The potential for additional benefits of metformin extends beyond diabetes prevention and represents the next phase of study for the DPPOS. As the largest and longest clinical trial of metformin treatment, uniquely in a population initially without diabetes, the DPP/DPPOS is now poised to evaluate whether starting metformin early in high-risk individuals impacts the development and risk for even later-stage comorbidities, notably CVD and cancer. Although decreasing the incidence of diabetes would be expected to decrease CVD risk, the effect of metformin and diabetes delay/prevention on CVD is unproven. In addition, based on experimental and epidemiological data, metformin has recently received attention as a potential anti-cancer agent. Prospective intervention studies with treatment of long duration and follow-up are needed to address these important questions. DPP/DPPOS, with over 15 years of randomised metformin experience, now aims to address this need.

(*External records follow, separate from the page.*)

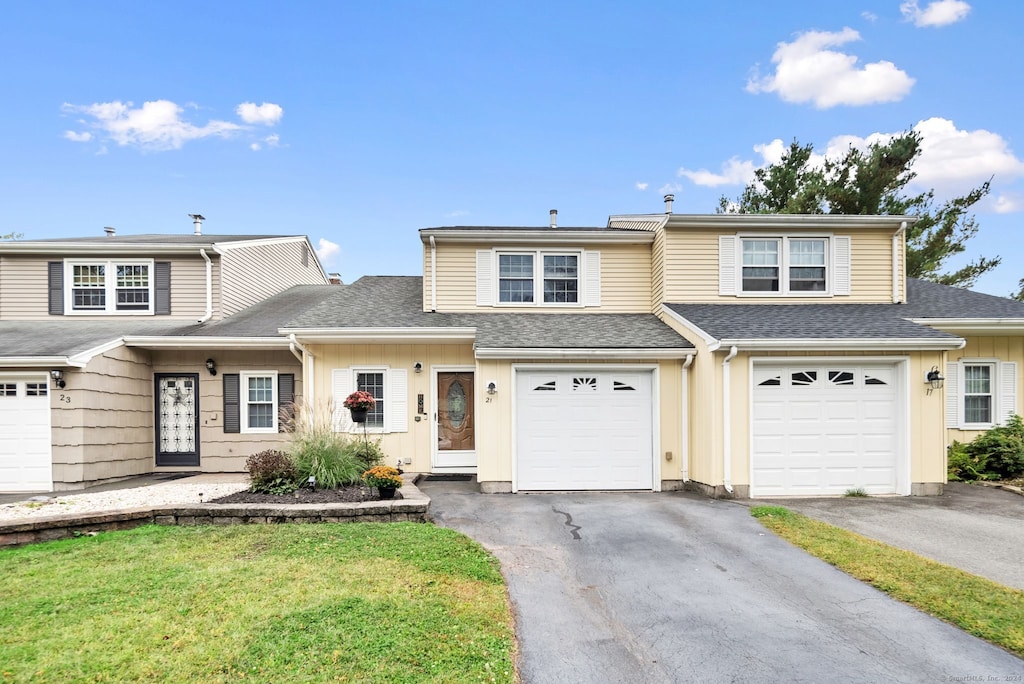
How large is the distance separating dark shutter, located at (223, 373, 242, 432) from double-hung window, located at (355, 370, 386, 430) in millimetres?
2845

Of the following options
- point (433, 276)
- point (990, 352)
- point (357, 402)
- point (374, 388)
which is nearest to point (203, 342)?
point (374, 388)

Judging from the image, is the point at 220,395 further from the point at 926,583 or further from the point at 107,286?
the point at 926,583

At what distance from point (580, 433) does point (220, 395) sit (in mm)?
7618

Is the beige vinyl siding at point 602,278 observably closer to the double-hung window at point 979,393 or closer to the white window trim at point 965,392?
the white window trim at point 965,392

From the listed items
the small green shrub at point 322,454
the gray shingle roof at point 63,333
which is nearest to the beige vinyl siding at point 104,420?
the gray shingle roof at point 63,333

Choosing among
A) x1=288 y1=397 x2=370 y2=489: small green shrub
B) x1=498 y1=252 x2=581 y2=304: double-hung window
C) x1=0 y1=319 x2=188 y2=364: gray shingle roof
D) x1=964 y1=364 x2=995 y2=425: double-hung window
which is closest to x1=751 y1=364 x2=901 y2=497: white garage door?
x1=964 y1=364 x2=995 y2=425: double-hung window

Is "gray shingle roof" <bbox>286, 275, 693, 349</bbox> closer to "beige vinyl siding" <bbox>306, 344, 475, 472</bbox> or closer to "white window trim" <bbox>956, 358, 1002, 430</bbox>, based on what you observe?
"beige vinyl siding" <bbox>306, 344, 475, 472</bbox>

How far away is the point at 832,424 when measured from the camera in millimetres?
8367

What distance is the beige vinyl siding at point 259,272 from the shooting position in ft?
40.2

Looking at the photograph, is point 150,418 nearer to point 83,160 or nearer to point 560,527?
point 560,527

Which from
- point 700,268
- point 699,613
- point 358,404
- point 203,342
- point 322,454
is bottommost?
point 699,613

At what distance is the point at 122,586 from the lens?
431cm

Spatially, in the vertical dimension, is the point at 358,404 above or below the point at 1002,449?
above

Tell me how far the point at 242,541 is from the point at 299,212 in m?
18.9
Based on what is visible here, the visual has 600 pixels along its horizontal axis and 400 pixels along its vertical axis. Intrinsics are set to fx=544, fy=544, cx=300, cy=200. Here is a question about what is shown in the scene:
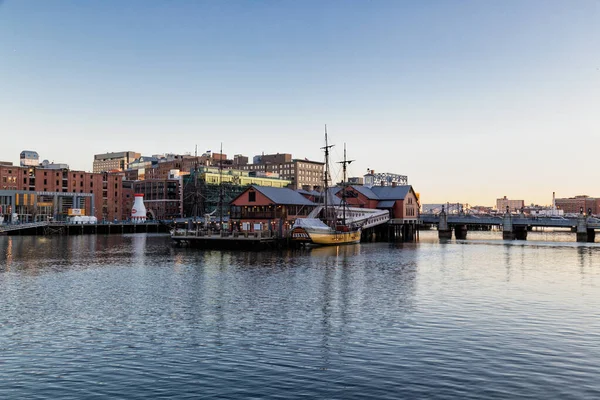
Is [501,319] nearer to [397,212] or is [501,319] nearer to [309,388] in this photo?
[309,388]

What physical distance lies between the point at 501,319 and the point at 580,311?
6.98m

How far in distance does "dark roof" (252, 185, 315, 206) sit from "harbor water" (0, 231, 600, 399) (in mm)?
57791

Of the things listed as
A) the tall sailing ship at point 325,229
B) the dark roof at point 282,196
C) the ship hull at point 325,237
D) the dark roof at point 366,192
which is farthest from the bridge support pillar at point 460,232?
→ the dark roof at point 282,196

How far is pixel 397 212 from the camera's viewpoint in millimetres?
153250

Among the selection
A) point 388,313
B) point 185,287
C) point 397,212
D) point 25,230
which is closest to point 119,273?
point 185,287

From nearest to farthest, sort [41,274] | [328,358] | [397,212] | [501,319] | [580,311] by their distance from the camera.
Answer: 1. [328,358]
2. [501,319]
3. [580,311]
4. [41,274]
5. [397,212]

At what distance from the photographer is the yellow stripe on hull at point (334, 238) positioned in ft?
338

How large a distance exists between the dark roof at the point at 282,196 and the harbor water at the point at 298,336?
57791mm

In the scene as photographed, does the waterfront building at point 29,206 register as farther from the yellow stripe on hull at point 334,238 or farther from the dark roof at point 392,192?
the yellow stripe on hull at point 334,238

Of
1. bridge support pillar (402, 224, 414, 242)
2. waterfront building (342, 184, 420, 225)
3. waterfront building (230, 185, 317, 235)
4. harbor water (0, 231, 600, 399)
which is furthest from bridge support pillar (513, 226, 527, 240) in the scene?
harbor water (0, 231, 600, 399)

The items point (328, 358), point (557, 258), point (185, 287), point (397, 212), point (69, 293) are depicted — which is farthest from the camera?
point (397, 212)

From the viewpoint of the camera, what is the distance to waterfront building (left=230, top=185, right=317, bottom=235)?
113 m

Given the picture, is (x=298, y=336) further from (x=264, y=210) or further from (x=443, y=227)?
(x=443, y=227)

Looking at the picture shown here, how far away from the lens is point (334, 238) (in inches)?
4304
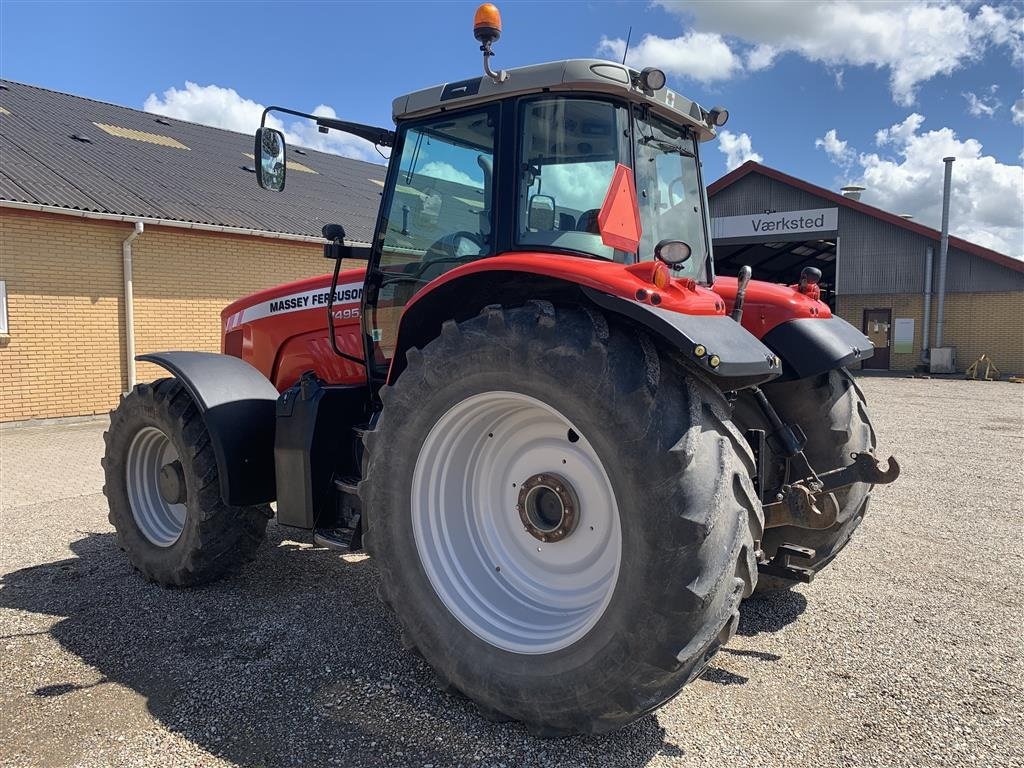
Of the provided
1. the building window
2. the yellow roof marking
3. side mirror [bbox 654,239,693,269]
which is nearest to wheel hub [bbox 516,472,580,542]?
side mirror [bbox 654,239,693,269]

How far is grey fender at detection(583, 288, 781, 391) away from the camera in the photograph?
247 centimetres

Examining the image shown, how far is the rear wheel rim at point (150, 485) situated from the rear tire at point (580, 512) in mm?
2083

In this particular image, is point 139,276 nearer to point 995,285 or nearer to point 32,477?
point 32,477

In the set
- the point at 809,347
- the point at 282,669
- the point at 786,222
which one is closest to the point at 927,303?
the point at 786,222

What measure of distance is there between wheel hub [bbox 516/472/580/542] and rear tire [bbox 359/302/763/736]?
0.05m

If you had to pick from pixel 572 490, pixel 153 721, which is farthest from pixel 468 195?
pixel 153 721

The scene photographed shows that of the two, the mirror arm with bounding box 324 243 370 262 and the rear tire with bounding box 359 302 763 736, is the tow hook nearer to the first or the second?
the rear tire with bounding box 359 302 763 736

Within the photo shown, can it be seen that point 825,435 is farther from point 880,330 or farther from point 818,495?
point 880,330

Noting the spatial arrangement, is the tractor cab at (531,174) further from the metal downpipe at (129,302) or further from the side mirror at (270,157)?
the metal downpipe at (129,302)

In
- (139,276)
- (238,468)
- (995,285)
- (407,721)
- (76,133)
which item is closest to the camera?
(407,721)

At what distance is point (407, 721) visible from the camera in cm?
287

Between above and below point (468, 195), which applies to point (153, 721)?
below

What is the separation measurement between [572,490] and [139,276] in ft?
39.7

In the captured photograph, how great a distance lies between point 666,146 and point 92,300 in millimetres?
11504
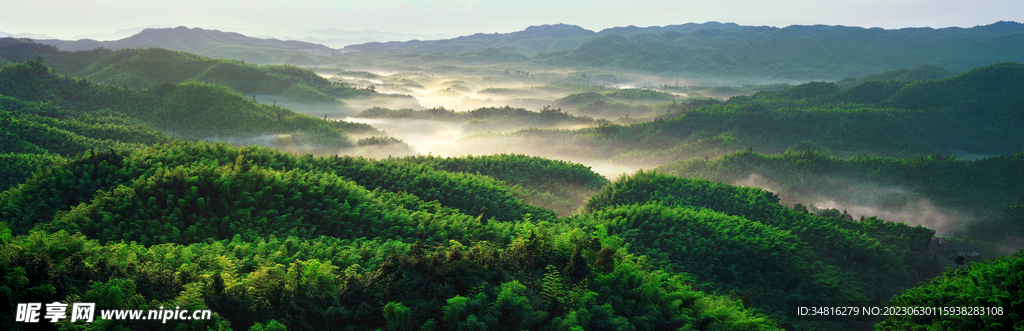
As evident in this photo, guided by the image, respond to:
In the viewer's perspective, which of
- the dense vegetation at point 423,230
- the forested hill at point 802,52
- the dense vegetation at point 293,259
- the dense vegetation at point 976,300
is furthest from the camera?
the forested hill at point 802,52

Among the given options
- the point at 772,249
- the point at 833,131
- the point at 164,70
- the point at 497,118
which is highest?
the point at 164,70

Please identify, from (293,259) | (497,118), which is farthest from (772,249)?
(497,118)

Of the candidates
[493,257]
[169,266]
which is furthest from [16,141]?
[493,257]

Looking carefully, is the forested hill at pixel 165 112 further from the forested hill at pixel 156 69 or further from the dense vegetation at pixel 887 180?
the dense vegetation at pixel 887 180

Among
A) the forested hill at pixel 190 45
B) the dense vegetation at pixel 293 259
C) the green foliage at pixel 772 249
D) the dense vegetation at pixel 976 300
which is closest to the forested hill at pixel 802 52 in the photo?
the forested hill at pixel 190 45

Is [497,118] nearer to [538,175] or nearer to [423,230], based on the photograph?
[538,175]

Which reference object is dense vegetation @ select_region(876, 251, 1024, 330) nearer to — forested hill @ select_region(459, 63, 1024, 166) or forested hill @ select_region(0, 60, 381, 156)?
forested hill @ select_region(459, 63, 1024, 166)

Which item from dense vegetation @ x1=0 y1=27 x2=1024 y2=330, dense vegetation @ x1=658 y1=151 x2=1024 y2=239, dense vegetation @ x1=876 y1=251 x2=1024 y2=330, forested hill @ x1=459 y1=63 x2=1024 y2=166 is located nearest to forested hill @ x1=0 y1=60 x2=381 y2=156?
dense vegetation @ x1=0 y1=27 x2=1024 y2=330

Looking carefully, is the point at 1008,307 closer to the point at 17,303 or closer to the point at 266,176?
the point at 17,303
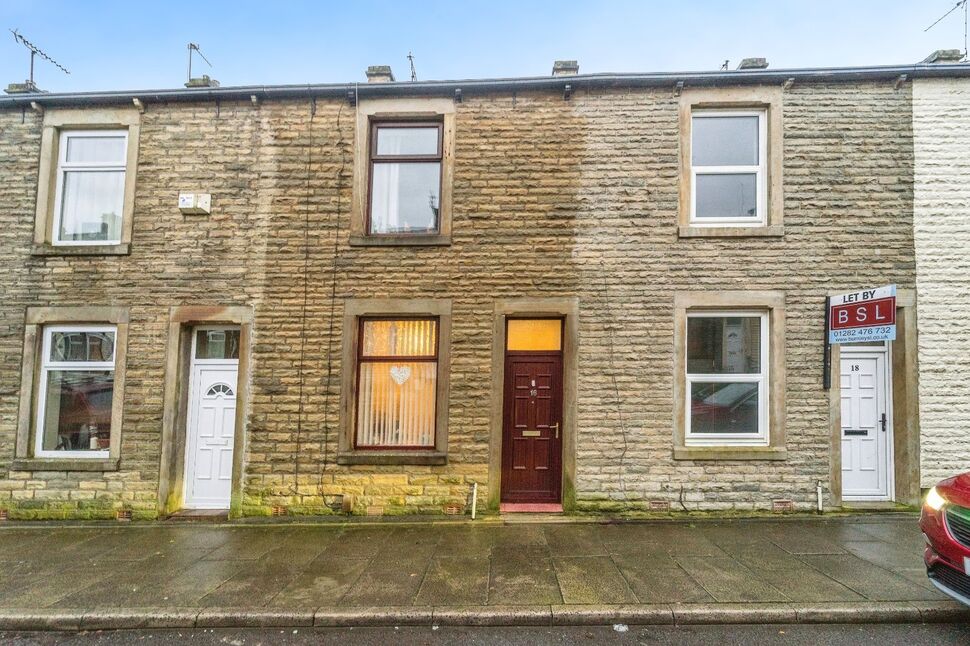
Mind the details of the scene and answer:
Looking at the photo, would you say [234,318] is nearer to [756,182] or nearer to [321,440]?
[321,440]

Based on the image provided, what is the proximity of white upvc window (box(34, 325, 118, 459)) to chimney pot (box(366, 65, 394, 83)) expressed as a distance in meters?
5.32

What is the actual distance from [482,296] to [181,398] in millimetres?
4628

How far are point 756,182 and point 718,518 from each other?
4.77 meters

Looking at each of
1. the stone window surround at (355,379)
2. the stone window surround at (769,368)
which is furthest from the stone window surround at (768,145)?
the stone window surround at (355,379)

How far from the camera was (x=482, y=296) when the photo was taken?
707 centimetres

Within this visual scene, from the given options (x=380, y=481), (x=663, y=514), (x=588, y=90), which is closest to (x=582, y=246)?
(x=588, y=90)

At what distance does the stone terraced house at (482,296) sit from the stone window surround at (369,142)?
0.15 feet

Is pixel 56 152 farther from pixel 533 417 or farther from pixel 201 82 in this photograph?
pixel 533 417

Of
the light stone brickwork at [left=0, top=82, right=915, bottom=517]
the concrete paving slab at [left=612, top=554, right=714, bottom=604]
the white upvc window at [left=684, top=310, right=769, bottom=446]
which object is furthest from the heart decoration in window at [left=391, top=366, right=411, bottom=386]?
the white upvc window at [left=684, top=310, right=769, bottom=446]

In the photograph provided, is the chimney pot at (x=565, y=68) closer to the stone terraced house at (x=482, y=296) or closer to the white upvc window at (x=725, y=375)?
the stone terraced house at (x=482, y=296)

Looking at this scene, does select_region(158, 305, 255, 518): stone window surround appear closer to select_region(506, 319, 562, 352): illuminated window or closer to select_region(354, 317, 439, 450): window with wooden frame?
select_region(354, 317, 439, 450): window with wooden frame

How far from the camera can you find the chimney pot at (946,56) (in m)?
7.06

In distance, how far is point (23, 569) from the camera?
523cm

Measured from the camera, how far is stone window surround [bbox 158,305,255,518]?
699 centimetres
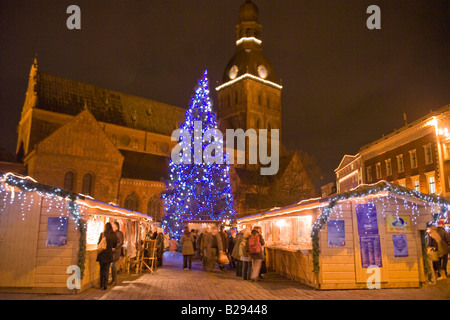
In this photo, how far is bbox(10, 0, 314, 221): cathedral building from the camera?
103ft

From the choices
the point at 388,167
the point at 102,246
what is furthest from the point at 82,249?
the point at 388,167

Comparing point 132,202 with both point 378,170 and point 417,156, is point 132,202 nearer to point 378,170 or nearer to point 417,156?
point 378,170

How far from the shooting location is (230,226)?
80.1 ft

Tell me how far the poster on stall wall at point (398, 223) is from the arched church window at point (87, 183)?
27.1m

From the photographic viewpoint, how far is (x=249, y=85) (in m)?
54.1

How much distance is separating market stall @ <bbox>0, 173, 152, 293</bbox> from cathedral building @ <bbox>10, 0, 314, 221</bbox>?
72.9 ft

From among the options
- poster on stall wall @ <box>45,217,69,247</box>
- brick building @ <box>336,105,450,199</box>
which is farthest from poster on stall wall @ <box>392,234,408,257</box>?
brick building @ <box>336,105,450,199</box>

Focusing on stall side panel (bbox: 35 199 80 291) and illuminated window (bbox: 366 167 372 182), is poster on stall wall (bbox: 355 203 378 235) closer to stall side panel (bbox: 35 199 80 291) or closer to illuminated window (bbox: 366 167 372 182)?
stall side panel (bbox: 35 199 80 291)

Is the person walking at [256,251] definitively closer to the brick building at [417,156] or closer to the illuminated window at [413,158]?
the brick building at [417,156]

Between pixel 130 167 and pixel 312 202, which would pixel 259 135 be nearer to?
pixel 130 167

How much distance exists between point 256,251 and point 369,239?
3.55 m

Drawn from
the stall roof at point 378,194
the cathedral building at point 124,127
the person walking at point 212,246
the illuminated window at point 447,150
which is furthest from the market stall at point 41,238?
the illuminated window at point 447,150

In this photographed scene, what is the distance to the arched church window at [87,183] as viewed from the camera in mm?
31859
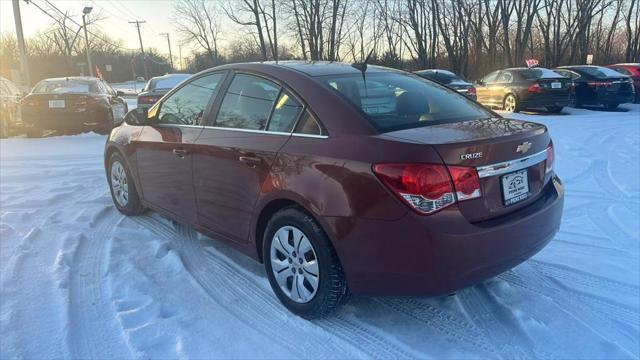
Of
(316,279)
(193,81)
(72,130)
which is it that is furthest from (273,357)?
(72,130)

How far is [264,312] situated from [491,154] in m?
1.69

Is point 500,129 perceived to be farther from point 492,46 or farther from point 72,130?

In conclusion, the DPP/DPPOS clearly demonstrated a role for metformin in the prevention of diabetes. Looking to the future, understanding whether translation of these findings into routine clinical care improves current trends in the development of diabetes is of critical importance. The possibility that metformin can further impact additional complications of dysglycaemia that have not yet been investigated remains an exciting area of study.